━━━ Source records
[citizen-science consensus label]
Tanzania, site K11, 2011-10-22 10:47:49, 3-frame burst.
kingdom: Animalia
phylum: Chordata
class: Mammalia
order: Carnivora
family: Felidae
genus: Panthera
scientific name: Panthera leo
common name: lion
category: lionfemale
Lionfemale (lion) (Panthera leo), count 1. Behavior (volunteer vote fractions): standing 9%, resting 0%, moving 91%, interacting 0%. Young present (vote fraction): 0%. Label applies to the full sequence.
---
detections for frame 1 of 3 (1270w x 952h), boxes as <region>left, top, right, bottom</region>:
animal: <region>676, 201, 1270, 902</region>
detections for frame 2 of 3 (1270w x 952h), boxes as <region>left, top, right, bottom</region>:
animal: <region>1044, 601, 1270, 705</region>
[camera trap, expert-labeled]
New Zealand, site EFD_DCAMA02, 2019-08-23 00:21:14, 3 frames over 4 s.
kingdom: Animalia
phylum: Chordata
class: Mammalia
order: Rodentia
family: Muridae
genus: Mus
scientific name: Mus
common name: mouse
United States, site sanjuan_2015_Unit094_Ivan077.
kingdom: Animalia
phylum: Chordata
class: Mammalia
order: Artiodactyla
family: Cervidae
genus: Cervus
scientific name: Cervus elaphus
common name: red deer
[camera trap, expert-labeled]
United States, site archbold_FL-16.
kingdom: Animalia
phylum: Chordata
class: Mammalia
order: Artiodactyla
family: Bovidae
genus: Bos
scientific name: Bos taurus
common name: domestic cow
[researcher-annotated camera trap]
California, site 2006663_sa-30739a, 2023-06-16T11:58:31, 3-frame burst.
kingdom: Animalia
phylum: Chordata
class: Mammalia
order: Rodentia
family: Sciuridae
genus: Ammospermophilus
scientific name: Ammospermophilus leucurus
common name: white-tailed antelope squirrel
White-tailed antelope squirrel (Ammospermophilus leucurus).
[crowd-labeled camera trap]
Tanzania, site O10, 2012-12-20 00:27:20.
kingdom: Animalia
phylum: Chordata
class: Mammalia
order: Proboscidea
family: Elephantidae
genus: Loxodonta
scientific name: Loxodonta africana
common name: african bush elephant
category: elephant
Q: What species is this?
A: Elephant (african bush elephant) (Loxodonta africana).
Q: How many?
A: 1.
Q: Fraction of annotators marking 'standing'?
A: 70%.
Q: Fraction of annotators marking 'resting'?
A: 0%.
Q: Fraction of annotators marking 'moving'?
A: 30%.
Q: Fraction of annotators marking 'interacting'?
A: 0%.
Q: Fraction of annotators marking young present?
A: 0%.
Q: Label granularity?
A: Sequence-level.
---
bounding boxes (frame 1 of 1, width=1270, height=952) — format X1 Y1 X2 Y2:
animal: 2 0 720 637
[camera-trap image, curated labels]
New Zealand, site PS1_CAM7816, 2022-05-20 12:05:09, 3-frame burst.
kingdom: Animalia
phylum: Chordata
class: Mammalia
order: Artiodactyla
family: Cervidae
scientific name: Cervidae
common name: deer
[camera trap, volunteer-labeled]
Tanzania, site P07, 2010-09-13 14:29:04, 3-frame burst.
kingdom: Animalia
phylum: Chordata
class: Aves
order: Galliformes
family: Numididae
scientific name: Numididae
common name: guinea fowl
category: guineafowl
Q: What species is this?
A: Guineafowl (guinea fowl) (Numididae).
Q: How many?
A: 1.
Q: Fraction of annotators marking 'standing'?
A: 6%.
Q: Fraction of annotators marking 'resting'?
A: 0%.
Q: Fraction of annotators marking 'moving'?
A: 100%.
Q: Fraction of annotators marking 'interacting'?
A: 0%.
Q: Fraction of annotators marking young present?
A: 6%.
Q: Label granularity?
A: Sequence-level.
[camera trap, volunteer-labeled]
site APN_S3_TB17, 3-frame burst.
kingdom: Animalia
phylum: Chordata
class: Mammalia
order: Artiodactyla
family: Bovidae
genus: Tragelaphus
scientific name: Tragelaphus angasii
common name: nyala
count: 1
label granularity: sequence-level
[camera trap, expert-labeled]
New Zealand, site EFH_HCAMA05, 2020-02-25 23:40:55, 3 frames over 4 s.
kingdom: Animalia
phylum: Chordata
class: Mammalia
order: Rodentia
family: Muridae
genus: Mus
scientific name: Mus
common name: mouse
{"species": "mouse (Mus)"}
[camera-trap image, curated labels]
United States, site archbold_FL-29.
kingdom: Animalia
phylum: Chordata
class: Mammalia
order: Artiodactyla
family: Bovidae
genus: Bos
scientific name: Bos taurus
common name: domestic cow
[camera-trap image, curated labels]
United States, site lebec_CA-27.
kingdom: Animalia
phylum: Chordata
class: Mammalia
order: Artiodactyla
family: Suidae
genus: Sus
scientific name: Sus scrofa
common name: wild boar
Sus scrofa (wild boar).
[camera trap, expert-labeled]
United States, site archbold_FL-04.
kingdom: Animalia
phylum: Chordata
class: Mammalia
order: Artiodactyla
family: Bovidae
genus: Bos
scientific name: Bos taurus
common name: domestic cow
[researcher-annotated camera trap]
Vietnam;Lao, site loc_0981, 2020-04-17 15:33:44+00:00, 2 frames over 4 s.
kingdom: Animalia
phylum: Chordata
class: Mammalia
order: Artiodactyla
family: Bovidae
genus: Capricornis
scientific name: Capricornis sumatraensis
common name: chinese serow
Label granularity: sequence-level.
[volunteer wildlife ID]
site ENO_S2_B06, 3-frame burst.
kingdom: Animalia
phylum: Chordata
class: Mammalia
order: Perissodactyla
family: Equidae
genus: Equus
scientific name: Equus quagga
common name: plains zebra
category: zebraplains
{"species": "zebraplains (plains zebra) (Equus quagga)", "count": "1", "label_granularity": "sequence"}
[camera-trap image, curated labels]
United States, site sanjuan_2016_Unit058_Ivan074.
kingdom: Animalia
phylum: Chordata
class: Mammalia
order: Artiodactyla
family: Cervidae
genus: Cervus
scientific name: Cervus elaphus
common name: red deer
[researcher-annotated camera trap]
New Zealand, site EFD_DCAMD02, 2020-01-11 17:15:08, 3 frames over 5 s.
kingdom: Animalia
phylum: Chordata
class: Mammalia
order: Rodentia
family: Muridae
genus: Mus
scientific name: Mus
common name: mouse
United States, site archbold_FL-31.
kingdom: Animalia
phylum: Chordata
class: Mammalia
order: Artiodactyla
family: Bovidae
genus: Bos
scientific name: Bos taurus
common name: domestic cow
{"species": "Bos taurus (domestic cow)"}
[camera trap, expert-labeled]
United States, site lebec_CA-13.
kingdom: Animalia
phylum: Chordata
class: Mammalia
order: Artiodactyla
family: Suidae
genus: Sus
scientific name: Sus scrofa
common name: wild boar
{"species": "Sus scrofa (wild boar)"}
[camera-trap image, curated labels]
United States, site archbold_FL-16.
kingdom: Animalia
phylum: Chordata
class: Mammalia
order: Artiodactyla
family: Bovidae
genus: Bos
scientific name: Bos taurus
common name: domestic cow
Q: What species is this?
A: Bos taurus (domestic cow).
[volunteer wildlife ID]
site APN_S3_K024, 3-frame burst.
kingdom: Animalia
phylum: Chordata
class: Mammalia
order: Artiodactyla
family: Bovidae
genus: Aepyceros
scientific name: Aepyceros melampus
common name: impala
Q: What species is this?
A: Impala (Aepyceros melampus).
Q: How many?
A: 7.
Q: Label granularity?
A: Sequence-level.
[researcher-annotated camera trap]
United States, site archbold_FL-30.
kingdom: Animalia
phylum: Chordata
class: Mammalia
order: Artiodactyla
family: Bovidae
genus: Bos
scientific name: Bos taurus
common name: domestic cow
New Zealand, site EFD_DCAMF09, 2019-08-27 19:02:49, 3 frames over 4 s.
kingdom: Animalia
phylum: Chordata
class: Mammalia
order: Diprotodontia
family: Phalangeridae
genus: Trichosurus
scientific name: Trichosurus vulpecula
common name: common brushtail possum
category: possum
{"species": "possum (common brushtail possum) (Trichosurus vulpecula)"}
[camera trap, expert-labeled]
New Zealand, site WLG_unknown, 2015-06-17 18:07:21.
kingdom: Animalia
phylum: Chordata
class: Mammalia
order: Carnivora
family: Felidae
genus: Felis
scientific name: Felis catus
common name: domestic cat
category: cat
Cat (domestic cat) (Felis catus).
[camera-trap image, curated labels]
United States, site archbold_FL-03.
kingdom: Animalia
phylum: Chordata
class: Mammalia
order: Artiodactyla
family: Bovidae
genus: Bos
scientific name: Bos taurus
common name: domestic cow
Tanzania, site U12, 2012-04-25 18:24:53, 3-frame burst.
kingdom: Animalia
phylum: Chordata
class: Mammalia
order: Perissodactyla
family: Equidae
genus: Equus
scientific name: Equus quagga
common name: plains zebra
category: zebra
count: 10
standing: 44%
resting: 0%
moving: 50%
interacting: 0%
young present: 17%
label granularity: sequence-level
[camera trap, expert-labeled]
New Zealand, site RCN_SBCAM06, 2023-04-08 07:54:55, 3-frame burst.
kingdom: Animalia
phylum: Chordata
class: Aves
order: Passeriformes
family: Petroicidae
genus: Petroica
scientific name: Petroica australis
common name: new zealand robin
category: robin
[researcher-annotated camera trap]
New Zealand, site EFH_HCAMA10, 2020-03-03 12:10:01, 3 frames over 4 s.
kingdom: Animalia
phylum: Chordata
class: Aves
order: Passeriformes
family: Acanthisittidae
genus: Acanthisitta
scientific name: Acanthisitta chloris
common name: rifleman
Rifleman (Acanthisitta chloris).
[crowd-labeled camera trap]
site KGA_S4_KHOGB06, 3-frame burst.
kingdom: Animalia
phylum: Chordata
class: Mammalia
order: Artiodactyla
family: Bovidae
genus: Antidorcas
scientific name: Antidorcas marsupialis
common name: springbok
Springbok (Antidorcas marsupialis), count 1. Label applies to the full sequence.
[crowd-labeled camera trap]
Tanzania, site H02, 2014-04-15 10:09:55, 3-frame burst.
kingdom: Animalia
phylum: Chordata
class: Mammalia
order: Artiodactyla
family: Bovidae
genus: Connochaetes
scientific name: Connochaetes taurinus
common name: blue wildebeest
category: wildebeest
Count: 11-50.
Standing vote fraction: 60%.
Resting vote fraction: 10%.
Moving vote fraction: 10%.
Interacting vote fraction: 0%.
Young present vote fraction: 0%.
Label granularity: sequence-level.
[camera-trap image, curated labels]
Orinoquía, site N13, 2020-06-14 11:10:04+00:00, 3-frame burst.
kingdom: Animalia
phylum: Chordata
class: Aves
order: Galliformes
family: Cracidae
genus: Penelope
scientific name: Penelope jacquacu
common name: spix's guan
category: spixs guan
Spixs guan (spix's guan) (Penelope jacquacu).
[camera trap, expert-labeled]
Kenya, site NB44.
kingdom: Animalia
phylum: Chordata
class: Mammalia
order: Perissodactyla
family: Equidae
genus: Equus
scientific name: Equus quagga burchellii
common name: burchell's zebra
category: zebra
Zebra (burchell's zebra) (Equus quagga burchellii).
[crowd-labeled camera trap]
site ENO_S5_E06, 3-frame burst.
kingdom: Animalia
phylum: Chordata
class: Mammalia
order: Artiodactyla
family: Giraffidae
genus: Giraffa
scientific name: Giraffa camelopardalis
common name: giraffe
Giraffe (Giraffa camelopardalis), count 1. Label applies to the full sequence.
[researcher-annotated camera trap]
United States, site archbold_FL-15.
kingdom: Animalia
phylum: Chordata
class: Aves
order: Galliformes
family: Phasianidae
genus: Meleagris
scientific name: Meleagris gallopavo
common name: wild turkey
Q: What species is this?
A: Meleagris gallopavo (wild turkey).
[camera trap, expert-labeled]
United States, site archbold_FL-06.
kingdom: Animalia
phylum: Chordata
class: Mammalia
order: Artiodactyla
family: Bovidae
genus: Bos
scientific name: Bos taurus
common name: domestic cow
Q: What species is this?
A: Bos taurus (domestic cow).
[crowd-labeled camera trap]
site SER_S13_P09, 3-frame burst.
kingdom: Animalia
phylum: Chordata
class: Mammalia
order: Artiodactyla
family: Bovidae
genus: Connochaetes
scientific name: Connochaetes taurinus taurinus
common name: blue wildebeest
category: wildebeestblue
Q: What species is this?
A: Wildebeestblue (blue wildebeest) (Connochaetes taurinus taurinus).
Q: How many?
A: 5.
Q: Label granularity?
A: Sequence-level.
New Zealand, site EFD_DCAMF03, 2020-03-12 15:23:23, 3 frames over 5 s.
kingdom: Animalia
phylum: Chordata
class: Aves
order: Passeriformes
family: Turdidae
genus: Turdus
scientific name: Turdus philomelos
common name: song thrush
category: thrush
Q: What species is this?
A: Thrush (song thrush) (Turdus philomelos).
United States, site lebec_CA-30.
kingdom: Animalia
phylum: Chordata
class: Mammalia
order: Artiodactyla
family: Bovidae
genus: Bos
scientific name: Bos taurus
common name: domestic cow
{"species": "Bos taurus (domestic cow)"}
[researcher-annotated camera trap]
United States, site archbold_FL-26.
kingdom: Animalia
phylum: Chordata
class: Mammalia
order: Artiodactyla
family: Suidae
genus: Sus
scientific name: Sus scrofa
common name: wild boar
━━━━━━
• _Exercise goal_: Above this task is a listing. Restate, word for word and with nothing added, the lines from the one with "A: Impala (Aepyceros melampus)." through the one with "scientific name: Petroica australis".

• _Answer to the exercise_:
A: Impala (Aepyceros melampus).
Q: How many?
A: 7.
Q: Label granularity?
A: Sequence-level.
[researcher-annotated camera trap]
United States, site archbold_FL-30.
kingdom: Animalia
phylum: Chordata
class: Mammalia
order: Artiodactyla
family: Bovidae
genus: Bos
scientific name: Bos taurus
common name: domestic cow
New Zealand, site EFD_DCAMF09, 2019-08-27 19:02:49, 3 frames over 4 s.
kingdom: Animalia
phylum: Chordata
class: Mammalia
order: Diprotodontia
family: Phalangeridae
genus: Trichosurus
scientific name: Trichosurus vulpecula
common name: common brushtail possum
category: possum
{"species": "possum (common brushtail possum) (Trichosurus vulpecula)"}
[camera trap, expert-labeled]
New Zealand, site WLG_unknown, 2015-06-17 18:07:21.
kingdom: Animalia
phylum: Chordata
class: Mammalia
order: Carnivora
family: Felidae
genus: Felis
scientific name: Felis catus
common name: domestic cat
category: cat
Cat (domestic cat) (Felis catus).
[camera-trap image, curated labels]
United States, site archbold_FL-03.
kingdom: Animalia
phylum: Chordata
class: Mammalia
order: Artiodactyla
family: Bovidae
genus: Bos
scientific name: Bos taurus
common name: domestic cow
Tanzania, site U12, 2012-04-25 18:24:53, 3-frame burst.
kingdom: Animalia
phylum: Chordata
class: Mammalia
order: Perissodactyla
family: Equidae
genus: Equus
scientific name: Equus quagga
common name: plains zebra
category: zebra
count: 10
standing: 44%
resting: 0%
moving: 50%
interacting: 0%
young present: 17%
label granularity: sequence-level
[camera trap, expert-labeled]
New Zealand, site RCN_SBCAM06, 2023-04-08 07:54:55, 3-frame burst.
kingdom: Animalia
phylum: Chordata
class: Aves
order: Passeriformes
family: Petroicidae
genus: Petroica
scientific name: Petroica australis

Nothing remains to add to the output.